IP Blocked [Rate Limit Request]


I'm spinning up a new service in Kubernetes using the kube-cert-manager tool. I made a developer mistake, where I accidentally set the tls domain name to be foo.bar.com instead of foo.environment.bar.com.

I use Google Cloud domains, and I did not have a cloud domain for bar.com, but instead have environment.bar.com. I created the deployment and got several errors that in turn rate-limited me:

kube-cert-manager-3589448969-qkxfx kube-cert-manager 2018/08/06 14:17:28 Error while processing certificate during sync: Error while obtaining certificate for new domain foo.bar.com: Error presenting token: No matching GoogleCloud domain found for domain bar.com.

when I fixed my mistake, I was already rate limited:

kube-cert-manager-3589448969-qkxfx kube-cert-manager 2018/08/06 15:01:45 Creating ACME client for googlecloud provider for foo.environment.bar.com
kube-cert-manager-3589448969-qkxfx kube-cert-manager 2018/08/06 15:01:46 [INFO] acme: Registering account for foo@email.com
kube-cert-manager-3589448969-qkxfx kube-cert-manager 2018/08/06 15:01:46 Error while processing certificate during sync: Error while registering user for new domain foo.environment.bar.com: acme: Error 429 - urn:acme:error:rateLimited - Error creating new registration :: too many registrations for this IP: see https://letsencrypt.org/docs/rate-limits/

(stating the obvious: removed e-mails and domains for privacy)

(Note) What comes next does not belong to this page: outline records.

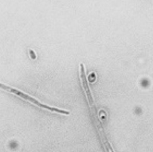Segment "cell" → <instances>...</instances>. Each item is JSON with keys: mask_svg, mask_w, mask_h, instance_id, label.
Listing matches in <instances>:
<instances>
[{"mask_svg": "<svg viewBox=\"0 0 153 152\" xmlns=\"http://www.w3.org/2000/svg\"><path fill=\"white\" fill-rule=\"evenodd\" d=\"M0 88L6 90L7 91L10 92V93H13L16 95H17V96L21 97L22 98L29 101L30 102L32 103V104H35L36 105H37L38 107H39L42 108H45V109H47V110H50L51 112L62 113V114H64V115H69V114H70V112H68V111L61 110V109H59V108H57L51 107H50L48 105L42 104H41V102H39L38 100H37L36 99L28 95H27L26 93H23V92H22V91H20L18 89H16L15 88H11V87H9L8 86L3 84L1 83H0Z\"/></svg>", "mask_w": 153, "mask_h": 152, "instance_id": "7a4b0ae2", "label": "cell"}, {"mask_svg": "<svg viewBox=\"0 0 153 152\" xmlns=\"http://www.w3.org/2000/svg\"><path fill=\"white\" fill-rule=\"evenodd\" d=\"M80 79H81V82H82V88L85 91L87 99L88 100V103L89 104V106L91 108V111L92 112V114H93L94 117H95L94 119V122L96 123V126L98 130V133H100V136L102 138V139L103 140V142H105V139H106L105 137V133H104V130L102 128V126L100 121V119L98 118V116L97 115V112H96V108L94 104L93 98H92V95L91 92L89 84H88V81H87V77L85 75V68L84 66L83 63H80Z\"/></svg>", "mask_w": 153, "mask_h": 152, "instance_id": "6da1fadb", "label": "cell"}]
</instances>
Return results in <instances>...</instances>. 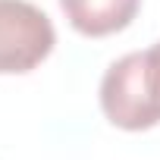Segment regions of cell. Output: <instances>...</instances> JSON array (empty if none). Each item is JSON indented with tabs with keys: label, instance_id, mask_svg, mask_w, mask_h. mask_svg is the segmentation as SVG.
<instances>
[{
	"label": "cell",
	"instance_id": "obj_2",
	"mask_svg": "<svg viewBox=\"0 0 160 160\" xmlns=\"http://www.w3.org/2000/svg\"><path fill=\"white\" fill-rule=\"evenodd\" d=\"M57 44L53 22L28 0H0V75L41 66Z\"/></svg>",
	"mask_w": 160,
	"mask_h": 160
},
{
	"label": "cell",
	"instance_id": "obj_1",
	"mask_svg": "<svg viewBox=\"0 0 160 160\" xmlns=\"http://www.w3.org/2000/svg\"><path fill=\"white\" fill-rule=\"evenodd\" d=\"M101 110L110 126L144 132L160 122V41L110 63L101 78Z\"/></svg>",
	"mask_w": 160,
	"mask_h": 160
},
{
	"label": "cell",
	"instance_id": "obj_3",
	"mask_svg": "<svg viewBox=\"0 0 160 160\" xmlns=\"http://www.w3.org/2000/svg\"><path fill=\"white\" fill-rule=\"evenodd\" d=\"M141 0H60L69 25L85 38H107L122 32L138 16Z\"/></svg>",
	"mask_w": 160,
	"mask_h": 160
}]
</instances>
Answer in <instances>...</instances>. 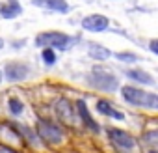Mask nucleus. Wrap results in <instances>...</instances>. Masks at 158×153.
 <instances>
[{
  "instance_id": "obj_6",
  "label": "nucleus",
  "mask_w": 158,
  "mask_h": 153,
  "mask_svg": "<svg viewBox=\"0 0 158 153\" xmlns=\"http://www.w3.org/2000/svg\"><path fill=\"white\" fill-rule=\"evenodd\" d=\"M30 73V67L23 62H8L4 65V76L10 81V82H19V81H24Z\"/></svg>"
},
{
  "instance_id": "obj_22",
  "label": "nucleus",
  "mask_w": 158,
  "mask_h": 153,
  "mask_svg": "<svg viewBox=\"0 0 158 153\" xmlns=\"http://www.w3.org/2000/svg\"><path fill=\"white\" fill-rule=\"evenodd\" d=\"M149 153H158V151H156V149H151V151H149Z\"/></svg>"
},
{
  "instance_id": "obj_4",
  "label": "nucleus",
  "mask_w": 158,
  "mask_h": 153,
  "mask_svg": "<svg viewBox=\"0 0 158 153\" xmlns=\"http://www.w3.org/2000/svg\"><path fill=\"white\" fill-rule=\"evenodd\" d=\"M71 37L63 32H43L35 37V45L37 47H43V49H67L71 45Z\"/></svg>"
},
{
  "instance_id": "obj_7",
  "label": "nucleus",
  "mask_w": 158,
  "mask_h": 153,
  "mask_svg": "<svg viewBox=\"0 0 158 153\" xmlns=\"http://www.w3.org/2000/svg\"><path fill=\"white\" fill-rule=\"evenodd\" d=\"M82 26H84V30H89V32H104L110 26V21L106 15L93 13V15H88L82 19Z\"/></svg>"
},
{
  "instance_id": "obj_2",
  "label": "nucleus",
  "mask_w": 158,
  "mask_h": 153,
  "mask_svg": "<svg viewBox=\"0 0 158 153\" xmlns=\"http://www.w3.org/2000/svg\"><path fill=\"white\" fill-rule=\"evenodd\" d=\"M35 131H37V136L48 144V146H58L63 142V131L52 123V121H47V120H37L35 123Z\"/></svg>"
},
{
  "instance_id": "obj_11",
  "label": "nucleus",
  "mask_w": 158,
  "mask_h": 153,
  "mask_svg": "<svg viewBox=\"0 0 158 153\" xmlns=\"http://www.w3.org/2000/svg\"><path fill=\"white\" fill-rule=\"evenodd\" d=\"M23 13V6L19 4V0H8L6 4L0 6V17L2 19H15Z\"/></svg>"
},
{
  "instance_id": "obj_13",
  "label": "nucleus",
  "mask_w": 158,
  "mask_h": 153,
  "mask_svg": "<svg viewBox=\"0 0 158 153\" xmlns=\"http://www.w3.org/2000/svg\"><path fill=\"white\" fill-rule=\"evenodd\" d=\"M97 112L99 114H102V116H108V118H115V120H123L125 116H123V112H119V110H115L106 99H99L97 101Z\"/></svg>"
},
{
  "instance_id": "obj_20",
  "label": "nucleus",
  "mask_w": 158,
  "mask_h": 153,
  "mask_svg": "<svg viewBox=\"0 0 158 153\" xmlns=\"http://www.w3.org/2000/svg\"><path fill=\"white\" fill-rule=\"evenodd\" d=\"M0 153H17V151H13L11 147H0Z\"/></svg>"
},
{
  "instance_id": "obj_17",
  "label": "nucleus",
  "mask_w": 158,
  "mask_h": 153,
  "mask_svg": "<svg viewBox=\"0 0 158 153\" xmlns=\"http://www.w3.org/2000/svg\"><path fill=\"white\" fill-rule=\"evenodd\" d=\"M115 58H117V60H121V62H128V63L138 60V56H136V54H132V52H117V54H115Z\"/></svg>"
},
{
  "instance_id": "obj_8",
  "label": "nucleus",
  "mask_w": 158,
  "mask_h": 153,
  "mask_svg": "<svg viewBox=\"0 0 158 153\" xmlns=\"http://www.w3.org/2000/svg\"><path fill=\"white\" fill-rule=\"evenodd\" d=\"M56 112H58V116H60V120L63 121V123H74L76 121V114H74V108H73V105H71V101L69 99H58V103H56Z\"/></svg>"
},
{
  "instance_id": "obj_19",
  "label": "nucleus",
  "mask_w": 158,
  "mask_h": 153,
  "mask_svg": "<svg viewBox=\"0 0 158 153\" xmlns=\"http://www.w3.org/2000/svg\"><path fill=\"white\" fill-rule=\"evenodd\" d=\"M149 47H151V52H158V41L156 39H151V43H149Z\"/></svg>"
},
{
  "instance_id": "obj_21",
  "label": "nucleus",
  "mask_w": 158,
  "mask_h": 153,
  "mask_svg": "<svg viewBox=\"0 0 158 153\" xmlns=\"http://www.w3.org/2000/svg\"><path fill=\"white\" fill-rule=\"evenodd\" d=\"M0 49H4V39L0 37Z\"/></svg>"
},
{
  "instance_id": "obj_10",
  "label": "nucleus",
  "mask_w": 158,
  "mask_h": 153,
  "mask_svg": "<svg viewBox=\"0 0 158 153\" xmlns=\"http://www.w3.org/2000/svg\"><path fill=\"white\" fill-rule=\"evenodd\" d=\"M76 110H78V114H80L82 121L86 123V127H89L93 133H99V131H101L99 123H95V120L91 118V114H89L88 105H86V101H84V99H78V101H76Z\"/></svg>"
},
{
  "instance_id": "obj_15",
  "label": "nucleus",
  "mask_w": 158,
  "mask_h": 153,
  "mask_svg": "<svg viewBox=\"0 0 158 153\" xmlns=\"http://www.w3.org/2000/svg\"><path fill=\"white\" fill-rule=\"evenodd\" d=\"M8 108H10V112H11L13 116H19V114L24 112V105H23V101L17 99V97H10V99H8Z\"/></svg>"
},
{
  "instance_id": "obj_14",
  "label": "nucleus",
  "mask_w": 158,
  "mask_h": 153,
  "mask_svg": "<svg viewBox=\"0 0 158 153\" xmlns=\"http://www.w3.org/2000/svg\"><path fill=\"white\" fill-rule=\"evenodd\" d=\"M88 54H89L93 60H97V62H104V60H108V58L112 56V50H108V49L102 47V45H95V43H91Z\"/></svg>"
},
{
  "instance_id": "obj_16",
  "label": "nucleus",
  "mask_w": 158,
  "mask_h": 153,
  "mask_svg": "<svg viewBox=\"0 0 158 153\" xmlns=\"http://www.w3.org/2000/svg\"><path fill=\"white\" fill-rule=\"evenodd\" d=\"M41 56H43V62L47 63V65H54L56 63V52H54V49H43V52H41Z\"/></svg>"
},
{
  "instance_id": "obj_23",
  "label": "nucleus",
  "mask_w": 158,
  "mask_h": 153,
  "mask_svg": "<svg viewBox=\"0 0 158 153\" xmlns=\"http://www.w3.org/2000/svg\"><path fill=\"white\" fill-rule=\"evenodd\" d=\"M0 82H2V71H0Z\"/></svg>"
},
{
  "instance_id": "obj_12",
  "label": "nucleus",
  "mask_w": 158,
  "mask_h": 153,
  "mask_svg": "<svg viewBox=\"0 0 158 153\" xmlns=\"http://www.w3.org/2000/svg\"><path fill=\"white\" fill-rule=\"evenodd\" d=\"M127 76L136 81V82H139V84H145V86H154V82H156L154 76L151 73L143 71V69H130V71H127Z\"/></svg>"
},
{
  "instance_id": "obj_1",
  "label": "nucleus",
  "mask_w": 158,
  "mask_h": 153,
  "mask_svg": "<svg viewBox=\"0 0 158 153\" xmlns=\"http://www.w3.org/2000/svg\"><path fill=\"white\" fill-rule=\"evenodd\" d=\"M121 95L127 103L134 105V107H147V108H156L158 107V97L156 94H149L143 92L136 86H123L121 88Z\"/></svg>"
},
{
  "instance_id": "obj_18",
  "label": "nucleus",
  "mask_w": 158,
  "mask_h": 153,
  "mask_svg": "<svg viewBox=\"0 0 158 153\" xmlns=\"http://www.w3.org/2000/svg\"><path fill=\"white\" fill-rule=\"evenodd\" d=\"M156 136H158V133H156V131H151V133H147V134H145V142H151V144H154V142L158 140Z\"/></svg>"
},
{
  "instance_id": "obj_5",
  "label": "nucleus",
  "mask_w": 158,
  "mask_h": 153,
  "mask_svg": "<svg viewBox=\"0 0 158 153\" xmlns=\"http://www.w3.org/2000/svg\"><path fill=\"white\" fill-rule=\"evenodd\" d=\"M108 136H110V140H112V142H114L119 149L132 151V149L136 147V138H134L130 133L123 131V129H117V127H108Z\"/></svg>"
},
{
  "instance_id": "obj_3",
  "label": "nucleus",
  "mask_w": 158,
  "mask_h": 153,
  "mask_svg": "<svg viewBox=\"0 0 158 153\" xmlns=\"http://www.w3.org/2000/svg\"><path fill=\"white\" fill-rule=\"evenodd\" d=\"M89 82L102 90V92H114L117 86H119V81H117V76L114 73H110L108 69H102V67H95L89 75Z\"/></svg>"
},
{
  "instance_id": "obj_9",
  "label": "nucleus",
  "mask_w": 158,
  "mask_h": 153,
  "mask_svg": "<svg viewBox=\"0 0 158 153\" xmlns=\"http://www.w3.org/2000/svg\"><path fill=\"white\" fill-rule=\"evenodd\" d=\"M32 4L39 6V8H45V10L58 11V13H67L71 10V6L65 2V0H32Z\"/></svg>"
}]
</instances>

Is there any way to undo the IP rate limit? I apologize for the mistake, this was for a dev environment and I assumed we had were using the staging let's encrypt server but the dev environment was configured to also use the production server.

From the rate limit documentation available at Rate Limits - Let's Encrypt

If you’ve hit a rate limit, we don’t have a way to temporarily reset it.

However, the accounts per IP limit expires after three hours, so just give it a bit. However, I would recommend configuring your client in such a way that it doesn't register a new account every time. You shouldn't need to do this.

You can create a maximum of 10 Accounts per IP Address per 3 hours. You can create a maximum of 500 Accounts per IP Range within an IPv6 /48 per 3 hours. Hitting either account rate limit is very rare, and we recommend that large integrators prefer a design using one account for many customers.


Ah, so I don’t need to add the account e-mail if my IP is already registered? I had the email in my spec for each Certificate object.


Registration is handled by a keypair, which ideally your client will be re-using. I don’t know anything about Kube-cert-manager and how it handles this, however.


Understood. Thanks for the response, Jared!

1 Like

This topic was automatically closed 30 days after the last reply. New replies are no longer allowed.